◆ TASKS FOR THIS EXERCISE:
a – Transcribe the passage from the article on face coverings and Covid-19 deaths, from "Applying this to" up to and including "of the pandemic.".
b – List every number or percentage that the article on face coverings and Covid-19 deaths gives about deaths or lives saved.
c – In the article on face coverings and Covid-19 deaths, which journal published the research?

Everybody wearing face coverings in public could reduce a country’s Covid-19 death rate by five per cent, according to a study.
And if medical masks are given to the elderly and people currently sick with Covid-19, the effect doubles.
Applying this to the UK’s death toll of 41,329 suggests the strategy could have saved 10 per cent of the victims’ lives – a total of more than 4,000 individuals.
However, medical masks have not been widely available because of immense global demand and members of the public were advised against buying them up to make sure medical workers didn’t run out.
And wearing face coverings of any kind was not encouraged until June in the UK, months after the peak of the pandemic.
Mask-wearing of any kind among the public has been a contentious issue throughout the pandemic because officials said they would not advise it until there was clear evidence they worked – and proof that they do is still uncertain.
The research, published today in the journal Nature Communications, was led by Dr Colin Worby of the Broad Institute of MIT and Harvard.
He and Hsiao-Han Chang, of the National Tsing Hua University in Taiwan, used mathematical modelling to examine the impact of face mask use among the general population during a coronavirus outbreak.

◆ RECORDED INFORMATION:

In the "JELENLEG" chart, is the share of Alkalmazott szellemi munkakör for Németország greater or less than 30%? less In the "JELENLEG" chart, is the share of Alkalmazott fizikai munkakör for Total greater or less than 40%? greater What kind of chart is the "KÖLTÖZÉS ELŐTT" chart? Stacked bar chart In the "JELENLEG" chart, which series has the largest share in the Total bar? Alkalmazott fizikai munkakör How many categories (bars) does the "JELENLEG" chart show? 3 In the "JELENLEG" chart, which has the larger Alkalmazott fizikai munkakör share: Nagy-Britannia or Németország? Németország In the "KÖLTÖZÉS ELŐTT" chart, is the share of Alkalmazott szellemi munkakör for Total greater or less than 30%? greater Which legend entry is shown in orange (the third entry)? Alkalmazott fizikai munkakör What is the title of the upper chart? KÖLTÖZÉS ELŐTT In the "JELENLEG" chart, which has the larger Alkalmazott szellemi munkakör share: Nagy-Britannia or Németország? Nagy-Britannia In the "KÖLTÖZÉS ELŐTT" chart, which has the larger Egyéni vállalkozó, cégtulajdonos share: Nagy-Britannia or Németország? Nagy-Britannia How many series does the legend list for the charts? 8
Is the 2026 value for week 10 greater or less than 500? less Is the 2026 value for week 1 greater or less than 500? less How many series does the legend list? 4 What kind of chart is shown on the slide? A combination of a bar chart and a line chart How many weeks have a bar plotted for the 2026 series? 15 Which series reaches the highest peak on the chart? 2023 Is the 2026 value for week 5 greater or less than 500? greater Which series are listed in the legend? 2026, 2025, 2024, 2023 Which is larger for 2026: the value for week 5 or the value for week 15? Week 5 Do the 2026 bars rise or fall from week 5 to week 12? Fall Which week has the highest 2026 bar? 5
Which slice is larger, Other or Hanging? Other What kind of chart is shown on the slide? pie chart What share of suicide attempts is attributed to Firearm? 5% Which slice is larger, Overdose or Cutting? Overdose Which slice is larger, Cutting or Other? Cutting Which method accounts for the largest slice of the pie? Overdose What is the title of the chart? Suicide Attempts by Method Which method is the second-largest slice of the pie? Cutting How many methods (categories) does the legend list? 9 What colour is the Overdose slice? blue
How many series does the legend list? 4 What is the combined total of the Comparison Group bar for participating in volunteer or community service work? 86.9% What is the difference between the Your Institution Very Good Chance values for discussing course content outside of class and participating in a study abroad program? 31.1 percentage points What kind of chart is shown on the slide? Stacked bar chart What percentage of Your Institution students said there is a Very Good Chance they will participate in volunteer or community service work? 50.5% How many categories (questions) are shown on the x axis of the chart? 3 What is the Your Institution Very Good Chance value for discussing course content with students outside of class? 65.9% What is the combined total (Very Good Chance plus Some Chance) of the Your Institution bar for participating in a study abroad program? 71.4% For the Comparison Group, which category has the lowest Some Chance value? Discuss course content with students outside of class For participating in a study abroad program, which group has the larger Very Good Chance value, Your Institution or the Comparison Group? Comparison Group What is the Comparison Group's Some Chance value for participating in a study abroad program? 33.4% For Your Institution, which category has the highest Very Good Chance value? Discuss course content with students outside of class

◆ ANSWER SECTION:
a –
Applying this to the UK’s death toll of 41,329 suggests the strategy could have saved 10 per cent of the victims’ lives – a total of more than 4,000 individuals.
However, medical masks have not been widely available because of immense global demand and members of the public were advised against buying them up to make sure medical workers didn’t run out.
And wearing face coverings of any kind was not encouraged until June in the UK, months after the peak of the pandemic.

b –
- five per cent (reduction in a country's Covid-19 death rate)
- 41,329 (the UK's death toll)
- 10 per cent (share of victims' lives that could have been saved)
- more than 4,000 (individuals who could have been saved)

c – Nature Communications